══ SELECTED PASSAGE ══

Summary judgment is proper only when there are no genuine issues of material fact and the prevailing party is enti­tled to judgment as a matter of law.  . . .  We review a summary judgment in the same light as the district court, using the same materials and following the same standards. "We examine the record from the vantage point most favorable to the party opposing the motion, and we give that party the benefit of all favorable inferences which may fairly be drawn from the record."  . . .  Summary judgment serves the purpose of elimi­nating formal trials where only questions of law are involved.  . . .  We review a grant of summary judgment by deciding a question of law de novo and afford no deference to the district court's ruling on that question.  . . .

. . . A material fact is any fact that, if proved, would have the effect of establishing or refuting an essential element of a claim or defense asserted by a party.

═══

STATED PROBLEM 1:
In the summary judgment passage, list the three things the sentence beginning "We review a summary judgment in the same light" says the reviewing court shares with the district court.
STATED PROBLEM 2:
Locate and copy every line of the listing that contains the string "instances", treating uppercase and lowercase as different.

══ RECORD EXTRACTS ══

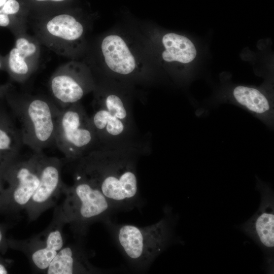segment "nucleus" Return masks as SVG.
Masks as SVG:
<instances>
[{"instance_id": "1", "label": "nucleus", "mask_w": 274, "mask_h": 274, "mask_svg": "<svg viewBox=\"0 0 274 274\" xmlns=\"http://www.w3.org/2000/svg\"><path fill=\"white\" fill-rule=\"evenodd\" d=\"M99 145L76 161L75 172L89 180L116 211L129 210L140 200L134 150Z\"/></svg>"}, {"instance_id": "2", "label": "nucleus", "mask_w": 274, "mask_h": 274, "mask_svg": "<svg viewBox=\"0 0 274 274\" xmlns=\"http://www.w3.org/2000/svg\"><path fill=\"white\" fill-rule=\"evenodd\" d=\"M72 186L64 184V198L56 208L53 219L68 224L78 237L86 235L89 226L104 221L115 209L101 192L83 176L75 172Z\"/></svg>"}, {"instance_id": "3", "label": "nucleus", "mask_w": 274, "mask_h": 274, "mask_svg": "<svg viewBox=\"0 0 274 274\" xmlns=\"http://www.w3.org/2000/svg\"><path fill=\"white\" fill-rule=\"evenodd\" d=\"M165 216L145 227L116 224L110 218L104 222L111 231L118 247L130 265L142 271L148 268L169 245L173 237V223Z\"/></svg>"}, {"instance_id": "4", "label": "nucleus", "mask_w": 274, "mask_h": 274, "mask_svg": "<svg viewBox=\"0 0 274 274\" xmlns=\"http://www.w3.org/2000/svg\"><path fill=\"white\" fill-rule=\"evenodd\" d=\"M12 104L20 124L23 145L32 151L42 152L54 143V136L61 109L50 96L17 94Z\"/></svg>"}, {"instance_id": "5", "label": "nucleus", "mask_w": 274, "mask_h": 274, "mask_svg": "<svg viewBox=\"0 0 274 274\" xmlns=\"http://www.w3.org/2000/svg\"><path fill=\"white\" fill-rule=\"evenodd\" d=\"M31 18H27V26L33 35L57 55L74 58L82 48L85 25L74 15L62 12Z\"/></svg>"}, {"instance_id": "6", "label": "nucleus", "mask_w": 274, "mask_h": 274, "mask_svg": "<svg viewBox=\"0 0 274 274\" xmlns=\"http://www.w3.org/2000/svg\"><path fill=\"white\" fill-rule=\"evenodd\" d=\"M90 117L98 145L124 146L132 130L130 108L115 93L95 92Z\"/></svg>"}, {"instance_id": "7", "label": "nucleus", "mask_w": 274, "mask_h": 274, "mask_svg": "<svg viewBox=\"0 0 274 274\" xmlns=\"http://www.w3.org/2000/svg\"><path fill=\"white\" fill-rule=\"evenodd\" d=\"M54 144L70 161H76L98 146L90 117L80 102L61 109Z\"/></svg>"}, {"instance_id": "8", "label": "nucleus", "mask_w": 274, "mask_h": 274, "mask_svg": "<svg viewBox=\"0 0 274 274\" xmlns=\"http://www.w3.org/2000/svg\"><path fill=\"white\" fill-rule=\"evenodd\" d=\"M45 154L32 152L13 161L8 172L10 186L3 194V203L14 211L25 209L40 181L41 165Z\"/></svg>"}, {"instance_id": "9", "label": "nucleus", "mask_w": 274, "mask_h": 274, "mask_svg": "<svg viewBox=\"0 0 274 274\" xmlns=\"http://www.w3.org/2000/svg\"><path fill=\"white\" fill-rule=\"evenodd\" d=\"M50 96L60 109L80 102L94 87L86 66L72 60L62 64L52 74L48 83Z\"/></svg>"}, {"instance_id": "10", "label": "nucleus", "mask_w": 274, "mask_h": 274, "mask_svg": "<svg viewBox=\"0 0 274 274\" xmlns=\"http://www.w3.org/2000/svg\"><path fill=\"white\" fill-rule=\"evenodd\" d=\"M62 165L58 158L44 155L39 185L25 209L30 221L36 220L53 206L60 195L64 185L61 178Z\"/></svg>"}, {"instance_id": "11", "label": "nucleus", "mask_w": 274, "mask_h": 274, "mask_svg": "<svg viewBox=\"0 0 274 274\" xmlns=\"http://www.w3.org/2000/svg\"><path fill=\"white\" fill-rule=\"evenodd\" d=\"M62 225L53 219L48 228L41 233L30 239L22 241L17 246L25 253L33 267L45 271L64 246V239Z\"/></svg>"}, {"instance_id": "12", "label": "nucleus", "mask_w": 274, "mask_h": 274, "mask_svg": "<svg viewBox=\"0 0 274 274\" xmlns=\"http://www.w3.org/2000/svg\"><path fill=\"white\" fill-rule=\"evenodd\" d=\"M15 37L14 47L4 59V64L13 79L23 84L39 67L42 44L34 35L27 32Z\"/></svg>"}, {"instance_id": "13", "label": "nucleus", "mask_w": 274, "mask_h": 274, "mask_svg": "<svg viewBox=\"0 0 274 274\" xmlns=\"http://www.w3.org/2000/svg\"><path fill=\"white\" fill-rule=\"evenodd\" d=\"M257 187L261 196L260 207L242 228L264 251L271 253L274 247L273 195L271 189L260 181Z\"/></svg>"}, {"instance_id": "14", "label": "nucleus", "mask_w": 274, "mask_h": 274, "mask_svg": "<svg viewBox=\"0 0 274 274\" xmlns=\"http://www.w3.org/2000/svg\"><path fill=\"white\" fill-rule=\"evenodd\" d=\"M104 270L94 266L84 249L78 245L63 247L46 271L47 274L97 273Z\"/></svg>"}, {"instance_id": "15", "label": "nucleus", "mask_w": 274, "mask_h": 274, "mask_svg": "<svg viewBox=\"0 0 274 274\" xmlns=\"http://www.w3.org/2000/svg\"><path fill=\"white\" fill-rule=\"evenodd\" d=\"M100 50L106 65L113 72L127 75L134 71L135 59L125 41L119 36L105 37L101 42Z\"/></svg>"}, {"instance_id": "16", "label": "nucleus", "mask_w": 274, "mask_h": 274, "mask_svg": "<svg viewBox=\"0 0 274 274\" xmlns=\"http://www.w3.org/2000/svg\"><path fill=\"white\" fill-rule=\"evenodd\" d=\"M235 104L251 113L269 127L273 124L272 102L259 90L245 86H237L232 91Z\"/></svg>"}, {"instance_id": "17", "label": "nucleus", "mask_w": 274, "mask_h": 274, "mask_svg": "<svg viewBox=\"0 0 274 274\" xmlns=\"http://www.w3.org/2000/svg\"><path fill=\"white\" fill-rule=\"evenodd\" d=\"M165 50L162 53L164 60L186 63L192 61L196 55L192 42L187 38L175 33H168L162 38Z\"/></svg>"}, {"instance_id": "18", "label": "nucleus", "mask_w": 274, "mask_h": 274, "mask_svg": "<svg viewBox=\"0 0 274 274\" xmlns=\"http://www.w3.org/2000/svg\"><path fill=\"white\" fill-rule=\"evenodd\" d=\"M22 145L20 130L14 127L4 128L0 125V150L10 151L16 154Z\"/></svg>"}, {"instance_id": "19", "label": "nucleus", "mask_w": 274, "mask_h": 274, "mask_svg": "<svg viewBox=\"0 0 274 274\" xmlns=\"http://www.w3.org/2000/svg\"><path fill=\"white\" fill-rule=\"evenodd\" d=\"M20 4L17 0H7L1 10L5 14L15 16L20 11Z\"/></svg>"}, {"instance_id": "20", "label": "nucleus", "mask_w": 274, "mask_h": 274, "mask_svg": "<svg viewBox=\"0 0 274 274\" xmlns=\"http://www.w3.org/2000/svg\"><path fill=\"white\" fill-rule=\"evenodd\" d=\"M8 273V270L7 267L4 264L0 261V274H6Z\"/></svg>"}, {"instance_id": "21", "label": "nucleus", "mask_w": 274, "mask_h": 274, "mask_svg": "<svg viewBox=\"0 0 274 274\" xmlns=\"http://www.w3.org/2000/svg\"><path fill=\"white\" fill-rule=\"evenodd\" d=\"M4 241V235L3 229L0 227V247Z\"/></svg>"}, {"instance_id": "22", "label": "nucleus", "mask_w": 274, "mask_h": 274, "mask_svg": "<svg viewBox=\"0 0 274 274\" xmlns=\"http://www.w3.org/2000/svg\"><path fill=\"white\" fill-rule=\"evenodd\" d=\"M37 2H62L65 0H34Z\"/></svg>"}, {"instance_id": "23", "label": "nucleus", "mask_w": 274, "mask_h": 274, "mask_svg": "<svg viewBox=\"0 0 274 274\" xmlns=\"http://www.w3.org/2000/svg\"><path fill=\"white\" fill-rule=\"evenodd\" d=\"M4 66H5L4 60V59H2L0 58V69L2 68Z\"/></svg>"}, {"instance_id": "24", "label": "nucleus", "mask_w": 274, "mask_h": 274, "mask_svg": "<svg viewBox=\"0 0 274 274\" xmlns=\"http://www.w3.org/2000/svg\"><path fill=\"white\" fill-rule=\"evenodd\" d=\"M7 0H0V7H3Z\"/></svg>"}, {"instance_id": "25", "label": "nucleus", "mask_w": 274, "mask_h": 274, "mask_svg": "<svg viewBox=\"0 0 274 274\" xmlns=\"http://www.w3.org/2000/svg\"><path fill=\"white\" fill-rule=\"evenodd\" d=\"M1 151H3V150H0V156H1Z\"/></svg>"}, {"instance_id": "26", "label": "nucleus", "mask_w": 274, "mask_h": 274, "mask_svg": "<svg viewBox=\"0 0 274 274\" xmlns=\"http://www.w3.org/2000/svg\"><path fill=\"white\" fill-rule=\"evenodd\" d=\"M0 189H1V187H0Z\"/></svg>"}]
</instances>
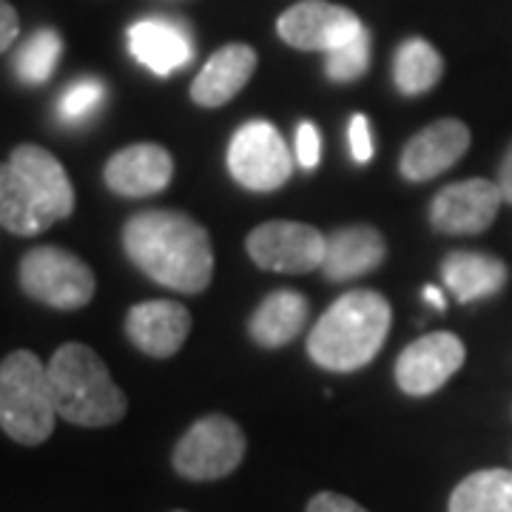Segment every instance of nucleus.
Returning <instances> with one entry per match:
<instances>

═══

EXERCISE OUTPUT 1:
- The same light
- The same materials
- The same standards

EXERCISE OUTPUT 2:
<instances>
</instances>
Returning <instances> with one entry per match:
<instances>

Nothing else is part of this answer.